*Selected passage:*
= = = =

Corbett and his wife, Judy, bought 70 acres of tomato fields
in the college town of Davis in 1976. There, they built Village
Homes, the first fully solar-powered housing development in
America and one of the modern world's first examples of green
urbanism.
As Corbett escorted me around this 200-home neighborhood,
I was struck by the inside-out nature of the place. In Village
Homes, garages were tucked out of sight; homes pointed inward,
toward open green space, walkways and bike paths.
In a typical planned community, you would find martially trimmed
postage-stamp yards and covenants that prohibit or restrict
variables on the developer's original theme. At Village Homes,
I saw a profusion of flowers and vegetable gardens. On roofs,
grapevines thickened in the summer, providing shade, and thinned
in the winter, letting the sun's rays through. Residents were
producing nearly as much edible food as the original farmer
had.
Instead of a gate or wall, this community was surrounded by
orchards. Corbett's teenage daughter, Lisa, elaborated, "We've
got a group of kids called 'the harvesters.' The orchards
are set aside for the kids; we go out and pick the nuts and
make money and sell them at a farmer's market at the gazebo
in the center of the village."
By nearly every measure, except one, Village Home succeeded.

= = = =

*Aim of the exercise:* In the passage about Village Homes, what surrounded the community instead of a gate or wall?

= = = =

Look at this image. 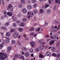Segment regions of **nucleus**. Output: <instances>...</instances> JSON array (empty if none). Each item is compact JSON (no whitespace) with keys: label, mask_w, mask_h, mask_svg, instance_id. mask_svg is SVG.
Segmentation results:
<instances>
[{"label":"nucleus","mask_w":60,"mask_h":60,"mask_svg":"<svg viewBox=\"0 0 60 60\" xmlns=\"http://www.w3.org/2000/svg\"><path fill=\"white\" fill-rule=\"evenodd\" d=\"M36 1V0H32V2L33 3H35Z\"/></svg>","instance_id":"42"},{"label":"nucleus","mask_w":60,"mask_h":60,"mask_svg":"<svg viewBox=\"0 0 60 60\" xmlns=\"http://www.w3.org/2000/svg\"><path fill=\"white\" fill-rule=\"evenodd\" d=\"M20 58L21 59H22L23 60H25V58H24V56H20Z\"/></svg>","instance_id":"20"},{"label":"nucleus","mask_w":60,"mask_h":60,"mask_svg":"<svg viewBox=\"0 0 60 60\" xmlns=\"http://www.w3.org/2000/svg\"><path fill=\"white\" fill-rule=\"evenodd\" d=\"M4 14H6V11H4Z\"/></svg>","instance_id":"59"},{"label":"nucleus","mask_w":60,"mask_h":60,"mask_svg":"<svg viewBox=\"0 0 60 60\" xmlns=\"http://www.w3.org/2000/svg\"><path fill=\"white\" fill-rule=\"evenodd\" d=\"M39 56L40 58H41V57H43V56L42 55V54H40L39 55Z\"/></svg>","instance_id":"34"},{"label":"nucleus","mask_w":60,"mask_h":60,"mask_svg":"<svg viewBox=\"0 0 60 60\" xmlns=\"http://www.w3.org/2000/svg\"><path fill=\"white\" fill-rule=\"evenodd\" d=\"M14 57H15V58H18L19 57V55L17 54H15V55Z\"/></svg>","instance_id":"25"},{"label":"nucleus","mask_w":60,"mask_h":60,"mask_svg":"<svg viewBox=\"0 0 60 60\" xmlns=\"http://www.w3.org/2000/svg\"><path fill=\"white\" fill-rule=\"evenodd\" d=\"M49 4H46L45 5V8H47V7H49Z\"/></svg>","instance_id":"39"},{"label":"nucleus","mask_w":60,"mask_h":60,"mask_svg":"<svg viewBox=\"0 0 60 60\" xmlns=\"http://www.w3.org/2000/svg\"><path fill=\"white\" fill-rule=\"evenodd\" d=\"M45 55L46 56H50L51 55V53L49 52H46L45 53Z\"/></svg>","instance_id":"6"},{"label":"nucleus","mask_w":60,"mask_h":60,"mask_svg":"<svg viewBox=\"0 0 60 60\" xmlns=\"http://www.w3.org/2000/svg\"><path fill=\"white\" fill-rule=\"evenodd\" d=\"M23 50H26L27 49L25 47H23Z\"/></svg>","instance_id":"45"},{"label":"nucleus","mask_w":60,"mask_h":60,"mask_svg":"<svg viewBox=\"0 0 60 60\" xmlns=\"http://www.w3.org/2000/svg\"><path fill=\"white\" fill-rule=\"evenodd\" d=\"M11 47L9 46L8 48V51H10V50H11Z\"/></svg>","instance_id":"18"},{"label":"nucleus","mask_w":60,"mask_h":60,"mask_svg":"<svg viewBox=\"0 0 60 60\" xmlns=\"http://www.w3.org/2000/svg\"><path fill=\"white\" fill-rule=\"evenodd\" d=\"M4 17H5V18H7V15H4Z\"/></svg>","instance_id":"48"},{"label":"nucleus","mask_w":60,"mask_h":60,"mask_svg":"<svg viewBox=\"0 0 60 60\" xmlns=\"http://www.w3.org/2000/svg\"><path fill=\"white\" fill-rule=\"evenodd\" d=\"M13 7L12 5L11 4H9L8 5V7L9 9H11Z\"/></svg>","instance_id":"10"},{"label":"nucleus","mask_w":60,"mask_h":60,"mask_svg":"<svg viewBox=\"0 0 60 60\" xmlns=\"http://www.w3.org/2000/svg\"><path fill=\"white\" fill-rule=\"evenodd\" d=\"M51 0H49V3L50 4H51Z\"/></svg>","instance_id":"51"},{"label":"nucleus","mask_w":60,"mask_h":60,"mask_svg":"<svg viewBox=\"0 0 60 60\" xmlns=\"http://www.w3.org/2000/svg\"><path fill=\"white\" fill-rule=\"evenodd\" d=\"M11 42L12 44H15L16 43V42H15V41L14 40L12 41Z\"/></svg>","instance_id":"30"},{"label":"nucleus","mask_w":60,"mask_h":60,"mask_svg":"<svg viewBox=\"0 0 60 60\" xmlns=\"http://www.w3.org/2000/svg\"><path fill=\"white\" fill-rule=\"evenodd\" d=\"M39 48L40 49H43V46H41V45H40L39 46Z\"/></svg>","instance_id":"44"},{"label":"nucleus","mask_w":60,"mask_h":60,"mask_svg":"<svg viewBox=\"0 0 60 60\" xmlns=\"http://www.w3.org/2000/svg\"><path fill=\"white\" fill-rule=\"evenodd\" d=\"M23 29L22 28H20L19 29V31L20 32H22Z\"/></svg>","instance_id":"13"},{"label":"nucleus","mask_w":60,"mask_h":60,"mask_svg":"<svg viewBox=\"0 0 60 60\" xmlns=\"http://www.w3.org/2000/svg\"><path fill=\"white\" fill-rule=\"evenodd\" d=\"M52 38L53 39H56V36H53L52 37Z\"/></svg>","instance_id":"23"},{"label":"nucleus","mask_w":60,"mask_h":60,"mask_svg":"<svg viewBox=\"0 0 60 60\" xmlns=\"http://www.w3.org/2000/svg\"><path fill=\"white\" fill-rule=\"evenodd\" d=\"M30 53L33 52H34V49H31L30 50Z\"/></svg>","instance_id":"22"},{"label":"nucleus","mask_w":60,"mask_h":60,"mask_svg":"<svg viewBox=\"0 0 60 60\" xmlns=\"http://www.w3.org/2000/svg\"><path fill=\"white\" fill-rule=\"evenodd\" d=\"M22 12L23 13H26V12H27V10L25 8H24L22 10Z\"/></svg>","instance_id":"5"},{"label":"nucleus","mask_w":60,"mask_h":60,"mask_svg":"<svg viewBox=\"0 0 60 60\" xmlns=\"http://www.w3.org/2000/svg\"><path fill=\"white\" fill-rule=\"evenodd\" d=\"M4 19V17L3 16H1V19Z\"/></svg>","instance_id":"52"},{"label":"nucleus","mask_w":60,"mask_h":60,"mask_svg":"<svg viewBox=\"0 0 60 60\" xmlns=\"http://www.w3.org/2000/svg\"><path fill=\"white\" fill-rule=\"evenodd\" d=\"M35 51L37 52H38L39 51V49L38 48H36L35 49Z\"/></svg>","instance_id":"41"},{"label":"nucleus","mask_w":60,"mask_h":60,"mask_svg":"<svg viewBox=\"0 0 60 60\" xmlns=\"http://www.w3.org/2000/svg\"><path fill=\"white\" fill-rule=\"evenodd\" d=\"M37 6V4H35L34 5V8H35Z\"/></svg>","instance_id":"43"},{"label":"nucleus","mask_w":60,"mask_h":60,"mask_svg":"<svg viewBox=\"0 0 60 60\" xmlns=\"http://www.w3.org/2000/svg\"><path fill=\"white\" fill-rule=\"evenodd\" d=\"M28 3L29 4H30V3H31V1H30V0H29L28 1Z\"/></svg>","instance_id":"50"},{"label":"nucleus","mask_w":60,"mask_h":60,"mask_svg":"<svg viewBox=\"0 0 60 60\" xmlns=\"http://www.w3.org/2000/svg\"><path fill=\"white\" fill-rule=\"evenodd\" d=\"M34 30V28H30V31H33Z\"/></svg>","instance_id":"32"},{"label":"nucleus","mask_w":60,"mask_h":60,"mask_svg":"<svg viewBox=\"0 0 60 60\" xmlns=\"http://www.w3.org/2000/svg\"><path fill=\"white\" fill-rule=\"evenodd\" d=\"M56 3H59V4H60V0H56Z\"/></svg>","instance_id":"14"},{"label":"nucleus","mask_w":60,"mask_h":60,"mask_svg":"<svg viewBox=\"0 0 60 60\" xmlns=\"http://www.w3.org/2000/svg\"><path fill=\"white\" fill-rule=\"evenodd\" d=\"M57 30H55L53 31V32H54V33H56V32H57Z\"/></svg>","instance_id":"56"},{"label":"nucleus","mask_w":60,"mask_h":60,"mask_svg":"<svg viewBox=\"0 0 60 60\" xmlns=\"http://www.w3.org/2000/svg\"><path fill=\"white\" fill-rule=\"evenodd\" d=\"M55 49H55V48L54 47H53L51 49V50H52V51L53 52L55 50Z\"/></svg>","instance_id":"17"},{"label":"nucleus","mask_w":60,"mask_h":60,"mask_svg":"<svg viewBox=\"0 0 60 60\" xmlns=\"http://www.w3.org/2000/svg\"><path fill=\"white\" fill-rule=\"evenodd\" d=\"M40 29H41V28L40 27H39L38 29H37L36 30V31H37V32H38L39 31H40Z\"/></svg>","instance_id":"29"},{"label":"nucleus","mask_w":60,"mask_h":60,"mask_svg":"<svg viewBox=\"0 0 60 60\" xmlns=\"http://www.w3.org/2000/svg\"><path fill=\"white\" fill-rule=\"evenodd\" d=\"M4 45L3 44H1L0 45V49H2L4 47Z\"/></svg>","instance_id":"26"},{"label":"nucleus","mask_w":60,"mask_h":60,"mask_svg":"<svg viewBox=\"0 0 60 60\" xmlns=\"http://www.w3.org/2000/svg\"><path fill=\"white\" fill-rule=\"evenodd\" d=\"M21 3H22V4H24L25 3V1L24 0H21Z\"/></svg>","instance_id":"33"},{"label":"nucleus","mask_w":60,"mask_h":60,"mask_svg":"<svg viewBox=\"0 0 60 60\" xmlns=\"http://www.w3.org/2000/svg\"><path fill=\"white\" fill-rule=\"evenodd\" d=\"M40 12L41 13H43L44 12L43 9H41L40 10Z\"/></svg>","instance_id":"27"},{"label":"nucleus","mask_w":60,"mask_h":60,"mask_svg":"<svg viewBox=\"0 0 60 60\" xmlns=\"http://www.w3.org/2000/svg\"><path fill=\"white\" fill-rule=\"evenodd\" d=\"M49 39H47V41L48 42V41H49Z\"/></svg>","instance_id":"63"},{"label":"nucleus","mask_w":60,"mask_h":60,"mask_svg":"<svg viewBox=\"0 0 60 60\" xmlns=\"http://www.w3.org/2000/svg\"><path fill=\"white\" fill-rule=\"evenodd\" d=\"M9 23L8 22H7L6 23L5 25L6 26H8L9 25Z\"/></svg>","instance_id":"40"},{"label":"nucleus","mask_w":60,"mask_h":60,"mask_svg":"<svg viewBox=\"0 0 60 60\" xmlns=\"http://www.w3.org/2000/svg\"><path fill=\"white\" fill-rule=\"evenodd\" d=\"M6 36L8 37H9L11 35V34L10 32H8L6 33Z\"/></svg>","instance_id":"11"},{"label":"nucleus","mask_w":60,"mask_h":60,"mask_svg":"<svg viewBox=\"0 0 60 60\" xmlns=\"http://www.w3.org/2000/svg\"><path fill=\"white\" fill-rule=\"evenodd\" d=\"M21 37V36L20 35H19V37H18V38L19 39L20 38V37Z\"/></svg>","instance_id":"61"},{"label":"nucleus","mask_w":60,"mask_h":60,"mask_svg":"<svg viewBox=\"0 0 60 60\" xmlns=\"http://www.w3.org/2000/svg\"><path fill=\"white\" fill-rule=\"evenodd\" d=\"M14 36L15 38H17L19 36V33L18 32H16L13 35Z\"/></svg>","instance_id":"3"},{"label":"nucleus","mask_w":60,"mask_h":60,"mask_svg":"<svg viewBox=\"0 0 60 60\" xmlns=\"http://www.w3.org/2000/svg\"><path fill=\"white\" fill-rule=\"evenodd\" d=\"M23 6V4H20L18 5V7L19 8H21Z\"/></svg>","instance_id":"16"},{"label":"nucleus","mask_w":60,"mask_h":60,"mask_svg":"<svg viewBox=\"0 0 60 60\" xmlns=\"http://www.w3.org/2000/svg\"><path fill=\"white\" fill-rule=\"evenodd\" d=\"M38 42H39V43H40V44H42V45H44L45 44V43H43L42 42H41L40 41H38Z\"/></svg>","instance_id":"12"},{"label":"nucleus","mask_w":60,"mask_h":60,"mask_svg":"<svg viewBox=\"0 0 60 60\" xmlns=\"http://www.w3.org/2000/svg\"><path fill=\"white\" fill-rule=\"evenodd\" d=\"M54 42L55 41H54V40L51 41L49 42V45H53V44L54 43Z\"/></svg>","instance_id":"7"},{"label":"nucleus","mask_w":60,"mask_h":60,"mask_svg":"<svg viewBox=\"0 0 60 60\" xmlns=\"http://www.w3.org/2000/svg\"><path fill=\"white\" fill-rule=\"evenodd\" d=\"M54 30L53 29H52L50 30V31H51V32H53V31H54Z\"/></svg>","instance_id":"57"},{"label":"nucleus","mask_w":60,"mask_h":60,"mask_svg":"<svg viewBox=\"0 0 60 60\" xmlns=\"http://www.w3.org/2000/svg\"><path fill=\"white\" fill-rule=\"evenodd\" d=\"M15 31V29H12L10 30L11 33H12V32H13Z\"/></svg>","instance_id":"24"},{"label":"nucleus","mask_w":60,"mask_h":60,"mask_svg":"<svg viewBox=\"0 0 60 60\" xmlns=\"http://www.w3.org/2000/svg\"><path fill=\"white\" fill-rule=\"evenodd\" d=\"M25 39L26 40H28L29 39H28V38H25Z\"/></svg>","instance_id":"58"},{"label":"nucleus","mask_w":60,"mask_h":60,"mask_svg":"<svg viewBox=\"0 0 60 60\" xmlns=\"http://www.w3.org/2000/svg\"><path fill=\"white\" fill-rule=\"evenodd\" d=\"M4 30H7V28H6V27H4Z\"/></svg>","instance_id":"54"},{"label":"nucleus","mask_w":60,"mask_h":60,"mask_svg":"<svg viewBox=\"0 0 60 60\" xmlns=\"http://www.w3.org/2000/svg\"><path fill=\"white\" fill-rule=\"evenodd\" d=\"M27 9L28 10H30L32 9V7L30 5H28L27 7Z\"/></svg>","instance_id":"4"},{"label":"nucleus","mask_w":60,"mask_h":60,"mask_svg":"<svg viewBox=\"0 0 60 60\" xmlns=\"http://www.w3.org/2000/svg\"><path fill=\"white\" fill-rule=\"evenodd\" d=\"M1 29H3V30H4V26H2L1 27Z\"/></svg>","instance_id":"60"},{"label":"nucleus","mask_w":60,"mask_h":60,"mask_svg":"<svg viewBox=\"0 0 60 60\" xmlns=\"http://www.w3.org/2000/svg\"><path fill=\"white\" fill-rule=\"evenodd\" d=\"M29 53L28 52H26L24 54V56L25 57H27L29 56Z\"/></svg>","instance_id":"8"},{"label":"nucleus","mask_w":60,"mask_h":60,"mask_svg":"<svg viewBox=\"0 0 60 60\" xmlns=\"http://www.w3.org/2000/svg\"><path fill=\"white\" fill-rule=\"evenodd\" d=\"M53 27L55 28L56 29L57 28V26H53V27H52V28H53Z\"/></svg>","instance_id":"47"},{"label":"nucleus","mask_w":60,"mask_h":60,"mask_svg":"<svg viewBox=\"0 0 60 60\" xmlns=\"http://www.w3.org/2000/svg\"><path fill=\"white\" fill-rule=\"evenodd\" d=\"M0 34L1 35H4V33H1Z\"/></svg>","instance_id":"64"},{"label":"nucleus","mask_w":60,"mask_h":60,"mask_svg":"<svg viewBox=\"0 0 60 60\" xmlns=\"http://www.w3.org/2000/svg\"><path fill=\"white\" fill-rule=\"evenodd\" d=\"M16 22L17 23H21V21H20L16 20Z\"/></svg>","instance_id":"35"},{"label":"nucleus","mask_w":60,"mask_h":60,"mask_svg":"<svg viewBox=\"0 0 60 60\" xmlns=\"http://www.w3.org/2000/svg\"><path fill=\"white\" fill-rule=\"evenodd\" d=\"M12 25L13 26H14V27H15V26H16V24L15 23H13L12 24Z\"/></svg>","instance_id":"38"},{"label":"nucleus","mask_w":60,"mask_h":60,"mask_svg":"<svg viewBox=\"0 0 60 60\" xmlns=\"http://www.w3.org/2000/svg\"><path fill=\"white\" fill-rule=\"evenodd\" d=\"M7 57V54L4 53H0V60H3Z\"/></svg>","instance_id":"1"},{"label":"nucleus","mask_w":60,"mask_h":60,"mask_svg":"<svg viewBox=\"0 0 60 60\" xmlns=\"http://www.w3.org/2000/svg\"><path fill=\"white\" fill-rule=\"evenodd\" d=\"M47 24H48V23H47L45 22V23L44 24V25L45 26H46V25H47Z\"/></svg>","instance_id":"62"},{"label":"nucleus","mask_w":60,"mask_h":60,"mask_svg":"<svg viewBox=\"0 0 60 60\" xmlns=\"http://www.w3.org/2000/svg\"><path fill=\"white\" fill-rule=\"evenodd\" d=\"M34 33H31V34H30V35H34Z\"/></svg>","instance_id":"46"},{"label":"nucleus","mask_w":60,"mask_h":60,"mask_svg":"<svg viewBox=\"0 0 60 60\" xmlns=\"http://www.w3.org/2000/svg\"><path fill=\"white\" fill-rule=\"evenodd\" d=\"M56 57L57 58H59L60 57V54H58L56 55Z\"/></svg>","instance_id":"21"},{"label":"nucleus","mask_w":60,"mask_h":60,"mask_svg":"<svg viewBox=\"0 0 60 60\" xmlns=\"http://www.w3.org/2000/svg\"><path fill=\"white\" fill-rule=\"evenodd\" d=\"M38 11L37 10H35L34 11V13L35 14H36V13H38Z\"/></svg>","instance_id":"19"},{"label":"nucleus","mask_w":60,"mask_h":60,"mask_svg":"<svg viewBox=\"0 0 60 60\" xmlns=\"http://www.w3.org/2000/svg\"><path fill=\"white\" fill-rule=\"evenodd\" d=\"M26 20H27V18H23L22 19V21L23 22H25V21H26Z\"/></svg>","instance_id":"15"},{"label":"nucleus","mask_w":60,"mask_h":60,"mask_svg":"<svg viewBox=\"0 0 60 60\" xmlns=\"http://www.w3.org/2000/svg\"><path fill=\"white\" fill-rule=\"evenodd\" d=\"M10 11H11H11H13V8L10 9Z\"/></svg>","instance_id":"55"},{"label":"nucleus","mask_w":60,"mask_h":60,"mask_svg":"<svg viewBox=\"0 0 60 60\" xmlns=\"http://www.w3.org/2000/svg\"><path fill=\"white\" fill-rule=\"evenodd\" d=\"M52 56H54V57H56V54H55V53H54L52 54Z\"/></svg>","instance_id":"37"},{"label":"nucleus","mask_w":60,"mask_h":60,"mask_svg":"<svg viewBox=\"0 0 60 60\" xmlns=\"http://www.w3.org/2000/svg\"><path fill=\"white\" fill-rule=\"evenodd\" d=\"M24 25L25 24L23 22H22L20 24V26H24Z\"/></svg>","instance_id":"28"},{"label":"nucleus","mask_w":60,"mask_h":60,"mask_svg":"<svg viewBox=\"0 0 60 60\" xmlns=\"http://www.w3.org/2000/svg\"><path fill=\"white\" fill-rule=\"evenodd\" d=\"M31 13H32L31 11L28 12V15H31Z\"/></svg>","instance_id":"36"},{"label":"nucleus","mask_w":60,"mask_h":60,"mask_svg":"<svg viewBox=\"0 0 60 60\" xmlns=\"http://www.w3.org/2000/svg\"><path fill=\"white\" fill-rule=\"evenodd\" d=\"M7 14L9 16H11L12 15V13L10 12H7Z\"/></svg>","instance_id":"9"},{"label":"nucleus","mask_w":60,"mask_h":60,"mask_svg":"<svg viewBox=\"0 0 60 60\" xmlns=\"http://www.w3.org/2000/svg\"><path fill=\"white\" fill-rule=\"evenodd\" d=\"M9 42V40H8L6 41V42L7 43H8V42Z\"/></svg>","instance_id":"49"},{"label":"nucleus","mask_w":60,"mask_h":60,"mask_svg":"<svg viewBox=\"0 0 60 60\" xmlns=\"http://www.w3.org/2000/svg\"><path fill=\"white\" fill-rule=\"evenodd\" d=\"M30 44H31L32 48L35 47V43L34 41H31L30 42Z\"/></svg>","instance_id":"2"},{"label":"nucleus","mask_w":60,"mask_h":60,"mask_svg":"<svg viewBox=\"0 0 60 60\" xmlns=\"http://www.w3.org/2000/svg\"><path fill=\"white\" fill-rule=\"evenodd\" d=\"M51 11V10H50V9H48L47 11V13H49Z\"/></svg>","instance_id":"31"},{"label":"nucleus","mask_w":60,"mask_h":60,"mask_svg":"<svg viewBox=\"0 0 60 60\" xmlns=\"http://www.w3.org/2000/svg\"><path fill=\"white\" fill-rule=\"evenodd\" d=\"M45 37L46 38H49V35H47Z\"/></svg>","instance_id":"53"}]
</instances>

= = = =

*Exercise solution:* Orchards.